Thursday, September 07, 2017

Is Jacob Rees-Mogg against masturbation too?


We know Jacob-Rees-Mogg is opposed to same-sex marriage and to abortion in all circumstances.

The question now arises as to whether he is against masturbation too.

It arises because the Rees-Mogg family has form in this matter.

Simon Raven's series of novels Alms for Oblivion contains a character called Somerset Lloyd Jones, who is based on Jacob's father William Rees-Mogg.

Lloyd Jones is intensely ambitious, but hides it behind a mask of moral rectitude.

He is in the novels because Raven was at school with William Rees-Mogg.

Raven was also at school, and in the cricket team, with the future Conservative cabinet minister Jim Prior, the future Lord Justice Popplewell (whose son Nigel played for Somerset) and the future England captain Peter May.

May was only 14 and already in the 1st XI. The older boys avoided talking about sex in front of him in case it affected his batting.
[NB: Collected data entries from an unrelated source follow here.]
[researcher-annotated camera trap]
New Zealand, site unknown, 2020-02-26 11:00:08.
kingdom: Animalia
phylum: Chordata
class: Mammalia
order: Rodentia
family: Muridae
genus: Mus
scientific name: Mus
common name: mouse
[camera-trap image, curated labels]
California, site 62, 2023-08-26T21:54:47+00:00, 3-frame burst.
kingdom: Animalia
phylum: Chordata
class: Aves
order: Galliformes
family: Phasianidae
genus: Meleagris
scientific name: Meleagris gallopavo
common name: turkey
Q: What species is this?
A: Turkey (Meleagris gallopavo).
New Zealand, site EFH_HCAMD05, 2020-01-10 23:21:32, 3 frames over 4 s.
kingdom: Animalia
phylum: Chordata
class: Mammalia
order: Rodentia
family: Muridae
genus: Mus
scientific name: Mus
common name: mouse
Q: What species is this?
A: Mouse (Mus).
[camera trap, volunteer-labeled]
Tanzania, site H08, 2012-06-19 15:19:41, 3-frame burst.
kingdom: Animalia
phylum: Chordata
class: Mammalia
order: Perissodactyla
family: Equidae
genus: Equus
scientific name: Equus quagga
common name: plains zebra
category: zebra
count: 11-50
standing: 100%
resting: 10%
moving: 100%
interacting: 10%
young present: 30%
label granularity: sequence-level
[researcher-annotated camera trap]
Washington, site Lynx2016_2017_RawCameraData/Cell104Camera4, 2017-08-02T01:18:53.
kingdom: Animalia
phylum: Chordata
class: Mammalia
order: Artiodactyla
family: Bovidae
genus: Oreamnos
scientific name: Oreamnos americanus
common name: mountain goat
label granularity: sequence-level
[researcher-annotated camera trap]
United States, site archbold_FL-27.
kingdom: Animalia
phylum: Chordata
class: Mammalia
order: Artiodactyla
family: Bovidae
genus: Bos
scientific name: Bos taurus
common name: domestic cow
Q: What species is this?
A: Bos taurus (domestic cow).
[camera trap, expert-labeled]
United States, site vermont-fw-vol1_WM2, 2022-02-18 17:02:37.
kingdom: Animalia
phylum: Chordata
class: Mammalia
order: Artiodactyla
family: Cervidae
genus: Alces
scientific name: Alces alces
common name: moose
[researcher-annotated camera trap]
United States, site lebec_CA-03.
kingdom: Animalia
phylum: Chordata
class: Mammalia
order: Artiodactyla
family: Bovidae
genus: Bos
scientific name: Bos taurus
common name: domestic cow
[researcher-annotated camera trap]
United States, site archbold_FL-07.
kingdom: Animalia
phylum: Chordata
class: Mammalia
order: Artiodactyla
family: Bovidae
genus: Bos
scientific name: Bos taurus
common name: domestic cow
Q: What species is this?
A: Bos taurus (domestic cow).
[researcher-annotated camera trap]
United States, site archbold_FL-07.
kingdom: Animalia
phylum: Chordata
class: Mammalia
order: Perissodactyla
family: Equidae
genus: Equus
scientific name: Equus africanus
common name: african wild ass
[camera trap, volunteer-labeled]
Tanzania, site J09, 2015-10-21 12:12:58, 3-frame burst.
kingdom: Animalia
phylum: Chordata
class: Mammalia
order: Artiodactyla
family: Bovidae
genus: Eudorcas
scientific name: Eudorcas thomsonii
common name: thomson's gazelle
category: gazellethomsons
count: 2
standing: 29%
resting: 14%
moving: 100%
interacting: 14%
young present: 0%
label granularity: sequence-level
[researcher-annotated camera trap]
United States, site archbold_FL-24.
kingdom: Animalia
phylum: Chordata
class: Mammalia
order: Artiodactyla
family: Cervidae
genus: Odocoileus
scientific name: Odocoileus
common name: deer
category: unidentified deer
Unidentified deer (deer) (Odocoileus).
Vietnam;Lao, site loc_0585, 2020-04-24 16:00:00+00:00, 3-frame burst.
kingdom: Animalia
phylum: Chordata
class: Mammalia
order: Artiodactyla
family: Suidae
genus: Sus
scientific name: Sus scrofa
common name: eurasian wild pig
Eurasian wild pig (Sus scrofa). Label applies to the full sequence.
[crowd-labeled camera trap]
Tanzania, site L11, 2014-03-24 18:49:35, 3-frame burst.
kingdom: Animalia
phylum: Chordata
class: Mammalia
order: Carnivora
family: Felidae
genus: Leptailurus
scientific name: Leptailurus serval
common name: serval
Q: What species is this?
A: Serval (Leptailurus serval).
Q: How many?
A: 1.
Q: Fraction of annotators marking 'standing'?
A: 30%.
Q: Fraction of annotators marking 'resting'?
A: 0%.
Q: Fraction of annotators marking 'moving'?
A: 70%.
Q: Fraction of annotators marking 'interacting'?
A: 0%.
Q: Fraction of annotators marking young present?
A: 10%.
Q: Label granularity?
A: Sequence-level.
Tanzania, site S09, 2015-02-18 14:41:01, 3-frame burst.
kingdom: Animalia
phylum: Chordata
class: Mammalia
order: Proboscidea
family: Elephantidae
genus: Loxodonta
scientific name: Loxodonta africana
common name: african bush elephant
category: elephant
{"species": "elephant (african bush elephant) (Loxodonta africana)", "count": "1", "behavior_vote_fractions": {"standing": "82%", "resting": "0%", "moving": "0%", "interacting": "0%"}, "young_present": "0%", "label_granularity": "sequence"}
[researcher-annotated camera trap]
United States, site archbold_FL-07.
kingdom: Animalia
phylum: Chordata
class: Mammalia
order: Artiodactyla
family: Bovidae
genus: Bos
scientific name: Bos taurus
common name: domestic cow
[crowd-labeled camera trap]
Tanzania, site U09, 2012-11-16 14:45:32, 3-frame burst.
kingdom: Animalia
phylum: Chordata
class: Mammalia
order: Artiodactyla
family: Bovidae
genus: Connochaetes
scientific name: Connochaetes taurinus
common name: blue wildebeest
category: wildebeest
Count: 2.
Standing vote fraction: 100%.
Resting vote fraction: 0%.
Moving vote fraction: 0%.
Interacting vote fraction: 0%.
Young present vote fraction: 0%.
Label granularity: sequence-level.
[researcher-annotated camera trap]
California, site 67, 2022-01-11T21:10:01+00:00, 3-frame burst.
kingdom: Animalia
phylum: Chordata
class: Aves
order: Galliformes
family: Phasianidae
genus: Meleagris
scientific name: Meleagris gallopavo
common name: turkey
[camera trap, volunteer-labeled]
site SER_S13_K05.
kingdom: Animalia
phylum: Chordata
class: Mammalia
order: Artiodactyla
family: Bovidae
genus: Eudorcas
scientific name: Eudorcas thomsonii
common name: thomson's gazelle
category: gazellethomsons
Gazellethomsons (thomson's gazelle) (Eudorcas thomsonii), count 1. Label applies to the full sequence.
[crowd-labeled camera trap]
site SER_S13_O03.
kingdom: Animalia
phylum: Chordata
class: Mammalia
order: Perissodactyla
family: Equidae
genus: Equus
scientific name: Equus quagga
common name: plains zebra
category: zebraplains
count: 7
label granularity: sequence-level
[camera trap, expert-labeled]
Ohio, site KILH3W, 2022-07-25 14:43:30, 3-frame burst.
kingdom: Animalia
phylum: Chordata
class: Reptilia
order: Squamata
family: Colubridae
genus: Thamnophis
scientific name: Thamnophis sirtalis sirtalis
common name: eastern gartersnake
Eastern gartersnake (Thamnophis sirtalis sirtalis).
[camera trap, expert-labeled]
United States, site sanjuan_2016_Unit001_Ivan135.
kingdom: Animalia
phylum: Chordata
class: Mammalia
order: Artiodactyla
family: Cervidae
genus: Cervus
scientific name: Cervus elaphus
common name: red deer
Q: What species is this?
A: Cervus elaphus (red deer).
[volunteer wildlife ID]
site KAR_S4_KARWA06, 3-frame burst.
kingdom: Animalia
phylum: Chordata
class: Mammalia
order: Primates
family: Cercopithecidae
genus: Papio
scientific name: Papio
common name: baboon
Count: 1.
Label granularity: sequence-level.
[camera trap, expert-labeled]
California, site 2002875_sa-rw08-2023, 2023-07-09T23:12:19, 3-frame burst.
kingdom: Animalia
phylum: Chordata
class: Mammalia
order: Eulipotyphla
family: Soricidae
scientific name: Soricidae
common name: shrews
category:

That anecdote comes from Raven's memoirs Shadows on the Grass, where he also tells this story:
I repeated the process with huge enjoyment and almost daily until the following March, when a rumour was put about that 'shagging' (the elegant Carthusian vernacular for masturbation) gave you a terrible disease called syphillis. The story had been started by a boy whom I had scarcely met at the time but was later to know well: William Rees Mogg.
Raven and a friend decided to confront him about the rumour:
William was sitting along, surveying the empty cricket ground with a poetic look. We sat down on either side of him. 
"There'th thomething tho folorn," said William, "about an empty cricket ground." 
"What else would you expect it to be in March?" said Conrad the realist. "What we want to know is this: what is all the balls you've been putting around about shagging giving people syphilis. 
"My motive is twofold," said William, "first, to see how many people are stupid enough to believe it; and secondly to discourage shagging since my Church holds solitary vice to be a mortal sin." 
William was a Roman Catholic.
So we have to ask whether his son Jacob holds the same view.

1 comment:

Hywel said...

I never realised I could blame people talking about sex for poor batting form. And I have blamed it on most things over the years!